Je lui ai juste expliqué que tant qu’elle m’accuserait de harcèlement, je ferais tout pour qu’elle reste, afin de prouver qu’il n’était pas vrai que je souhaite son départ.
Monique était piégée : elle a retiré sa plainte, je l’ai laissée partir.
Moralité : rien de tel qu’un bon chantage pour se sortir d’une sale histoire de harcèlement.

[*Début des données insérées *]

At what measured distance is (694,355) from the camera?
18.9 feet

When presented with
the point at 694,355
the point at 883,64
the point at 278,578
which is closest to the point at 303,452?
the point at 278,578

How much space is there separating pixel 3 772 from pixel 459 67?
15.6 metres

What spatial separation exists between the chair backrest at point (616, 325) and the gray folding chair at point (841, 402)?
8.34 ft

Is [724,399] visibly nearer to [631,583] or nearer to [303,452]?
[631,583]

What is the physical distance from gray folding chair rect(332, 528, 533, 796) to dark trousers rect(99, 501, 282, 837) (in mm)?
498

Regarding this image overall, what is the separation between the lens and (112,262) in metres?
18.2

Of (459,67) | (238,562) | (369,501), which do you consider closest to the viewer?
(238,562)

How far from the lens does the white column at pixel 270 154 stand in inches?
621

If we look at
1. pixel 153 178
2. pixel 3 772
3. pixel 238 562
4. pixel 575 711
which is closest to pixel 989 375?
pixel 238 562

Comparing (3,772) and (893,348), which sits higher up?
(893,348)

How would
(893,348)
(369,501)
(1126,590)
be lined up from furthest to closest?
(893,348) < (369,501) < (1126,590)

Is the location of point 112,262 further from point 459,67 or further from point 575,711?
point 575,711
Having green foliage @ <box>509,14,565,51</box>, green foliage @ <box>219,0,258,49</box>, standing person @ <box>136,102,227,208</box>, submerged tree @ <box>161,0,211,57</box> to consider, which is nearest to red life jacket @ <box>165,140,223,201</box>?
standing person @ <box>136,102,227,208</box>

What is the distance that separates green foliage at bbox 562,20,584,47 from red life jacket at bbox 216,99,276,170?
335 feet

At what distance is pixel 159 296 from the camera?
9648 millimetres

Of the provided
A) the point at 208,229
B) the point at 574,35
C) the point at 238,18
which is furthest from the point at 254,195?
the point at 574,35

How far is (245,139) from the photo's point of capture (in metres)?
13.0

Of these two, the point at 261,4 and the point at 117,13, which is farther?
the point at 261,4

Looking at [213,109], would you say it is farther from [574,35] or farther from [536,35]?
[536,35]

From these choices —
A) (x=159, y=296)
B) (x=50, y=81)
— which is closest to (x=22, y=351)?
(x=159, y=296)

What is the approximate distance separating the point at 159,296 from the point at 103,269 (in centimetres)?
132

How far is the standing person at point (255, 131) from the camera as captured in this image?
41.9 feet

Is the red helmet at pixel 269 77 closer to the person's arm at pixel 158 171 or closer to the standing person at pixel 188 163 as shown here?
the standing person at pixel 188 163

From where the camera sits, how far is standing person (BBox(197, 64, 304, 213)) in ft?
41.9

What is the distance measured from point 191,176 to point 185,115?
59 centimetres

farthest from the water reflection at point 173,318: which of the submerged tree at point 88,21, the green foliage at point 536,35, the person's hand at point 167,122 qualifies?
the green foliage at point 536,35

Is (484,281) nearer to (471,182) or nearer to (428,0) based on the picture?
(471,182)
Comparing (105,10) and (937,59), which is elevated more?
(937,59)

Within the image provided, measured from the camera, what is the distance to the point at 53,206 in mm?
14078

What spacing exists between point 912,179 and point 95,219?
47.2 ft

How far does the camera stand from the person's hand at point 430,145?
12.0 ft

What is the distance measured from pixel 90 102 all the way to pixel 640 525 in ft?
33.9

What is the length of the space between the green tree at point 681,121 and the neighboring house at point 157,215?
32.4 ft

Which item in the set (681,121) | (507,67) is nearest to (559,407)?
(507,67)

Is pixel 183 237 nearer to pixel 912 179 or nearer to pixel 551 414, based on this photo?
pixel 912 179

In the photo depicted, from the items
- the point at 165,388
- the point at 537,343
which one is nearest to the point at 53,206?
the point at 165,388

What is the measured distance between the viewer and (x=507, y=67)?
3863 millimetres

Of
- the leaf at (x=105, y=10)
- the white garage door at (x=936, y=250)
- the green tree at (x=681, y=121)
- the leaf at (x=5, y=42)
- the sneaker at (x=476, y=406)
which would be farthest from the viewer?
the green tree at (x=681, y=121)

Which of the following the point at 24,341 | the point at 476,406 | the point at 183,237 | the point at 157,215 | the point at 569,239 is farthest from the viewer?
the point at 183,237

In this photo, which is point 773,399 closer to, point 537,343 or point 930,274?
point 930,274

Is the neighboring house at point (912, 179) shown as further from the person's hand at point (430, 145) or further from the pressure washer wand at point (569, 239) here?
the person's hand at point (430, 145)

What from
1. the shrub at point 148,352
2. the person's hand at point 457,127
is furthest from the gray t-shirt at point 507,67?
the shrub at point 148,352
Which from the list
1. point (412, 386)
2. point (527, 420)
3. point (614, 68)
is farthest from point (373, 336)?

Moralité 2 : toutes les personnes que j’avais prises dans mon équipe m’étaient très sympathiques. Monique était la seule exception. C’était une fille au physique tellement ingrat qu’elle en était dérangeante, qui parlait d’une manière étrange et un peu inquiétante, qui n’avait pas l’air sympathique. Bref, elle avait tout contre elle. Mais son CV était impeccable, elle avait plein de compétences, une belle expérience, alors je me suis dit « Fred, ton job ne consiste pas à embaucher des potes, mais à trouver les meilleures compétences pour remplir ta mission. Tu vas prendre cette fille ».
Sympa ? Ben non, c’est du harcèlement…
Moralité 3 : depuis ce jour-là, quand quelqu’un ne m’est pas sympathique, je ne vais plus le moindre effort.
Et sinon, vive la journée de la femme.
PS : Ah oui, j’oubliais, le CV de Monique était bidon, elle ne possédait pas la moitié des compétences qu’elle prétendait avoir acquises.